I'll start off with a brief update: life is pretty good! Baby Girl is 14 weeks and starting to settle down a bit. She loves sitting and standing supported and just watching the world. Her other favorite past time includes chewing on her fists. Num num! I am completely obsessed with her. I will probably be one of those parent helicopters just because I can't get enough of looking at her! Here, why don't you look at her too!
Poor lighting but still, an adorable smile!!
Well, recently I skipped over to the local library to pick up "Bringing Up Bebe" by Pamela Druckerman. I had heard a lot of good reviews and seen the book splashed all over the Internet and magazines. I read a sample on my Kindle and decided it sounded pretty interesting.
And it is.
Druckerman is an American living in Paris with her British husband. (Sounds like a dream, no??) As they have a child, called Bean in the book, and try to raise her in Paris Druckerman starts to notice some alarming differences in her child and French children. The French kids never seem to throw public tantrums or throw food at restaurants. Being a journalist she decides to research the difference. And there is a big difference.

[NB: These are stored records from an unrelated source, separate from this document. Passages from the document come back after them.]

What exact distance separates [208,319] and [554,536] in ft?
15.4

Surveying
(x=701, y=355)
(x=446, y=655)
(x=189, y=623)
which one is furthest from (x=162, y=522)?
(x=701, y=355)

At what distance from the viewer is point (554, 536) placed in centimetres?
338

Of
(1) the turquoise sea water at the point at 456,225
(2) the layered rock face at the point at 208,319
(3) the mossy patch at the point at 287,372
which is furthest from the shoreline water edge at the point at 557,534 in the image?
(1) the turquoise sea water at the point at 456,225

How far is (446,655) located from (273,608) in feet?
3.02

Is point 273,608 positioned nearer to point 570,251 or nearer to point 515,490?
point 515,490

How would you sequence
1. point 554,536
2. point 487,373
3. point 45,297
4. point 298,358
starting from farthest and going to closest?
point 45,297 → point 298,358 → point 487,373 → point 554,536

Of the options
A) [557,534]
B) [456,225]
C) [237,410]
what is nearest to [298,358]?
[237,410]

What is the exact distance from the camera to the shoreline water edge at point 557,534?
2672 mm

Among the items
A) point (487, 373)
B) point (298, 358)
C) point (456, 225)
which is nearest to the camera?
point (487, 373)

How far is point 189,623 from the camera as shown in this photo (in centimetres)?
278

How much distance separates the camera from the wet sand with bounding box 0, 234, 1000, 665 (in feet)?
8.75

The book is easy to read and follow along with, covering a variety of topics from baby sleep habits, eating, and schooling. Druckerman isn't head over heels in love with France with I think makes the book so much more approachable; she isn't completely pro-French or pro-American. It is refreshing to read a book about cultural parenting that doesn't either a. Bash America or b. Mock the other country. She also isn't trying to tell anyone how to live, which is a great relief from many parenting books.

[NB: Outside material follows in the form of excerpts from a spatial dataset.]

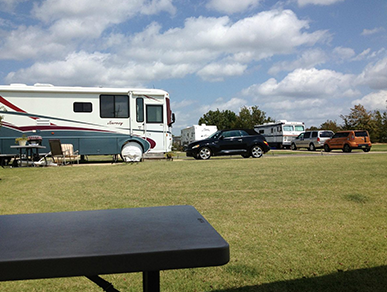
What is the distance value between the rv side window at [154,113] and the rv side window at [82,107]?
2.31 m

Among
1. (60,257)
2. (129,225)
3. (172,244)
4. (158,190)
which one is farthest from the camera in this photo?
(158,190)

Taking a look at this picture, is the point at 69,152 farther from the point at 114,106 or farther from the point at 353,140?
the point at 353,140

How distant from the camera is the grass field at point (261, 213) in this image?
10.4 ft

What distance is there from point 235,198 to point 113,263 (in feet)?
17.8

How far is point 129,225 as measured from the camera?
4.61 feet

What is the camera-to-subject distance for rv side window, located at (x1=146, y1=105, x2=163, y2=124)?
1611 centimetres

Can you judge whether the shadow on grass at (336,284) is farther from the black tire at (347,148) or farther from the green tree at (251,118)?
the green tree at (251,118)

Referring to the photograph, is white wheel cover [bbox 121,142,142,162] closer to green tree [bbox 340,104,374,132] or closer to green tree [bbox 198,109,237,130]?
green tree [bbox 340,104,374,132]

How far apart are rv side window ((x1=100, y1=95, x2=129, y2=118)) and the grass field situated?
5.73 meters

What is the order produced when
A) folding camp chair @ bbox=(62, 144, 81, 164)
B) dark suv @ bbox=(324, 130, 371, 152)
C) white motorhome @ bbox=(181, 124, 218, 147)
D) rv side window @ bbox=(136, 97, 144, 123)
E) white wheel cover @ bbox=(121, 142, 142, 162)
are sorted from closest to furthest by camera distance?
folding camp chair @ bbox=(62, 144, 81, 164) → white wheel cover @ bbox=(121, 142, 142, 162) → rv side window @ bbox=(136, 97, 144, 123) → dark suv @ bbox=(324, 130, 371, 152) → white motorhome @ bbox=(181, 124, 218, 147)

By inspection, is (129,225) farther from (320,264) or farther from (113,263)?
(320,264)

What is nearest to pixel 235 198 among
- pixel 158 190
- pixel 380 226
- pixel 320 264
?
pixel 158 190

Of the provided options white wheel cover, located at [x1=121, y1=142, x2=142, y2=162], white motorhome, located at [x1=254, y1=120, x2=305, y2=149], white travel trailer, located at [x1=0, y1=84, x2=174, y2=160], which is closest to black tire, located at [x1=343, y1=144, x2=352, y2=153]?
white motorhome, located at [x1=254, y1=120, x2=305, y2=149]

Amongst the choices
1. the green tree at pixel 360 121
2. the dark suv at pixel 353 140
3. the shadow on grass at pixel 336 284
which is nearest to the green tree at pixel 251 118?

Not only is a study of the way Parisian parents raise their children but it is also a study of how American parents parent their children. Why do we have to make parenting a competition? Why do when we become mothers feel like we need to sacrifice and suffer to be the 'perfect mom'? Why do we have to lose who we are as a woman to become a mom?
As a new mom who doesn't feel ready to give up her 'before' life, or who feels stressed out by trying to 'keep up' with other babies, this book has been an interesting ride for me.
I highly recommend this read. It is a good eye opener into the parenting styles of us as Americans, but also a glimpse into some international ideas. Read it with an open mind; to relax and just explore another culture. If nothing else it will make you crave cheese, fresh bread and a walk under the Eiffel tower!